[Stored items]
◆ ◆ ◆ ◆ ◆ ◆ ◆

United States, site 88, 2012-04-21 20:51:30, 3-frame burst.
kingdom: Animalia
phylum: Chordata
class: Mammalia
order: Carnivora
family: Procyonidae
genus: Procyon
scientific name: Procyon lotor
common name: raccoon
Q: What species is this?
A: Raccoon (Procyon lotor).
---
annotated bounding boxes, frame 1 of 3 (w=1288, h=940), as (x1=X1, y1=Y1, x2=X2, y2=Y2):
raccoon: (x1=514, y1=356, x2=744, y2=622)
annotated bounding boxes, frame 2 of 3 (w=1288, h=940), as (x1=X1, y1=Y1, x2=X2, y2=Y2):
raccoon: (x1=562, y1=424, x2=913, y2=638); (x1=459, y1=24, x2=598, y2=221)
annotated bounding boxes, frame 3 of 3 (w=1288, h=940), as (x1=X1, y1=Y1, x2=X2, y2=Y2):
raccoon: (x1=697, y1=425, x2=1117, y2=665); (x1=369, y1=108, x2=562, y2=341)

◆ ◆ ◆ ◆ ◆ ◆ ◆

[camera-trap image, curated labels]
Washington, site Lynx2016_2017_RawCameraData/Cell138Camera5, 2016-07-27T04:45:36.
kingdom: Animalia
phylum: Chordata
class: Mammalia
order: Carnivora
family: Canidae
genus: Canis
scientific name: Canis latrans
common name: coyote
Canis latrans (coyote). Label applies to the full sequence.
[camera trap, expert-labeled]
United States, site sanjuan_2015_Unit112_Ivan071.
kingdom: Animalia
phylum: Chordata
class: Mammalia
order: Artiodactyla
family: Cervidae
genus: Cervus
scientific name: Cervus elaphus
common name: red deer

◆ ◆ ◆ ◆ ◆ ◆ ◆

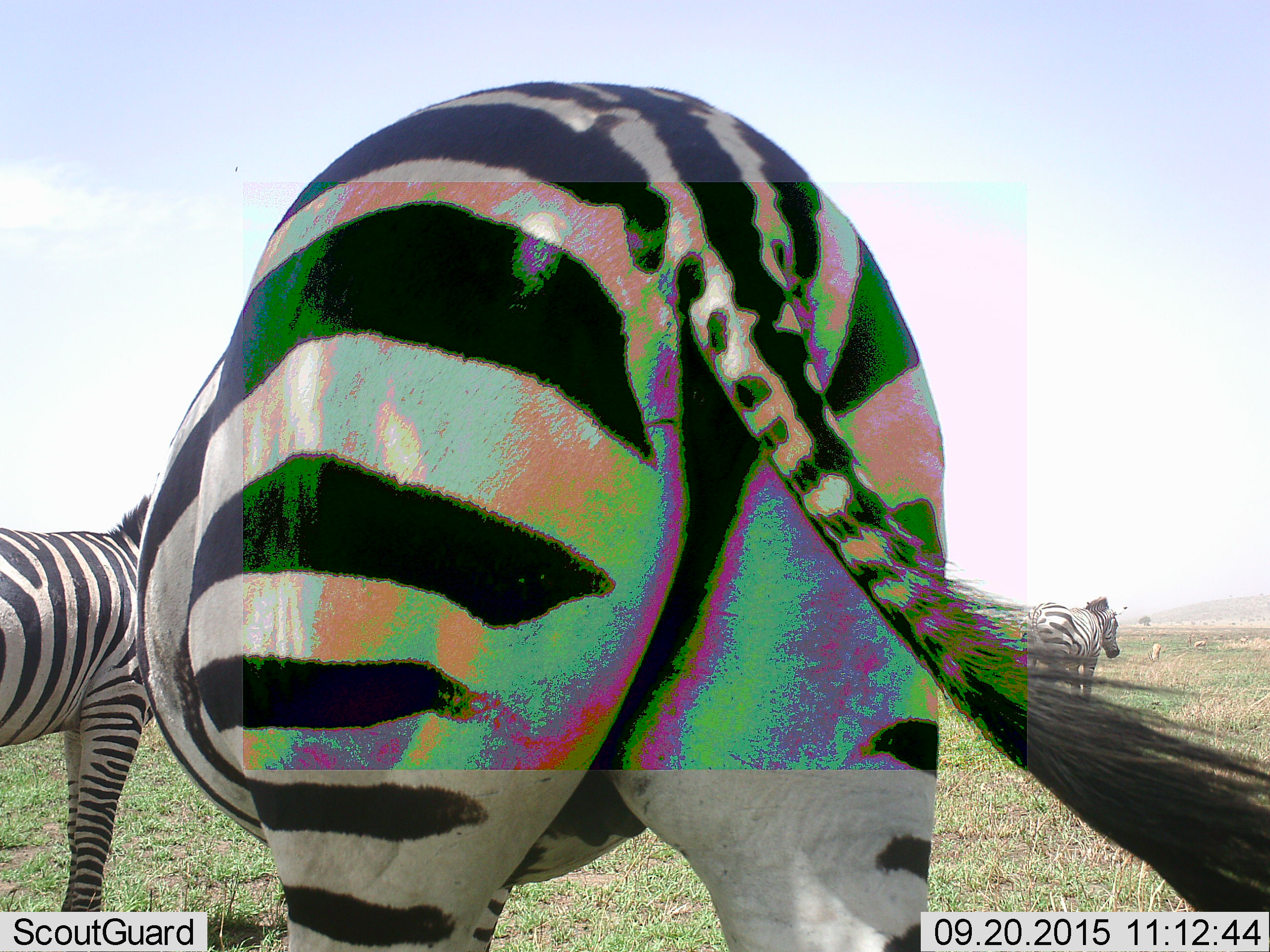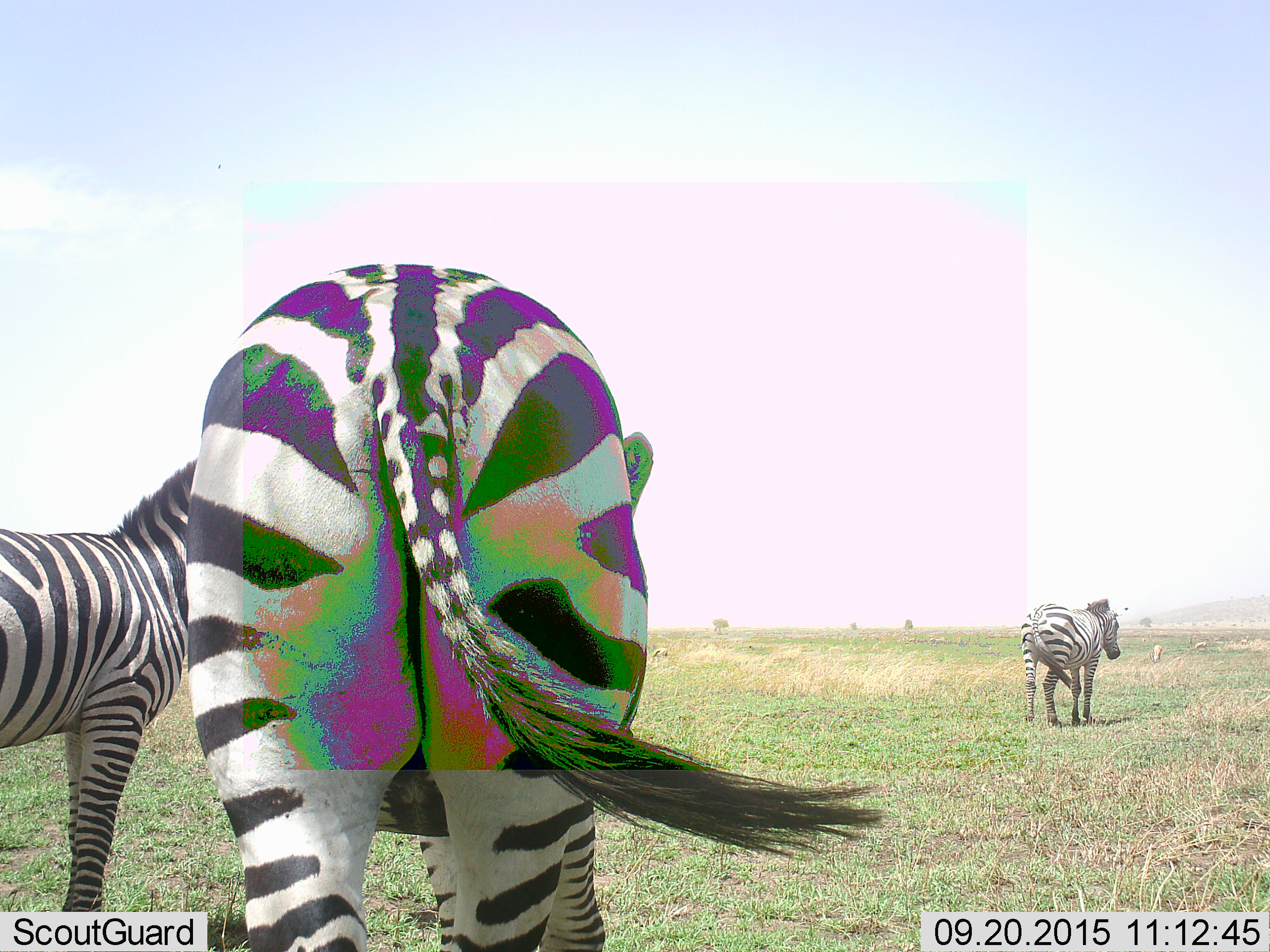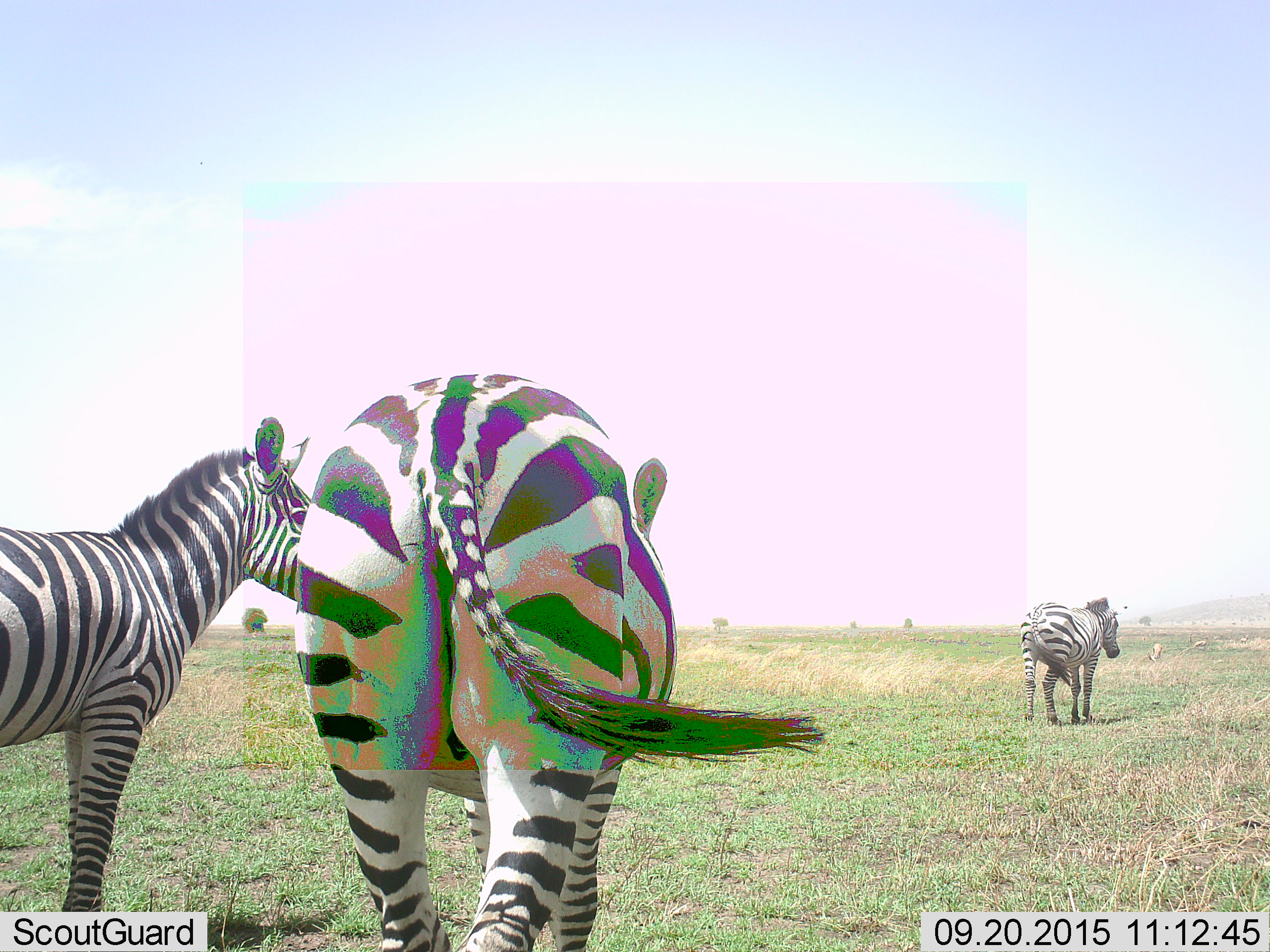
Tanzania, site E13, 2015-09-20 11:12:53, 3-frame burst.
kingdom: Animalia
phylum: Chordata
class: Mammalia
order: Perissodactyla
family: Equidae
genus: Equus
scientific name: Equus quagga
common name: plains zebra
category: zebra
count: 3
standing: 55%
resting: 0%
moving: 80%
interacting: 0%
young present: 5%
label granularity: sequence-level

◆ ◆ ◆ ◆ ◆ ◆ ◆

■ **TASK TO COMPLETE**: Look over the records above and filter for each line with the word "scientific".

■ **RESPONSE TO THIS EXERCISE**:
scientific name: Procyon lotor
scientific name: Canis latrans
scientific name: Cervus elaphus
scientific name: Equus quagga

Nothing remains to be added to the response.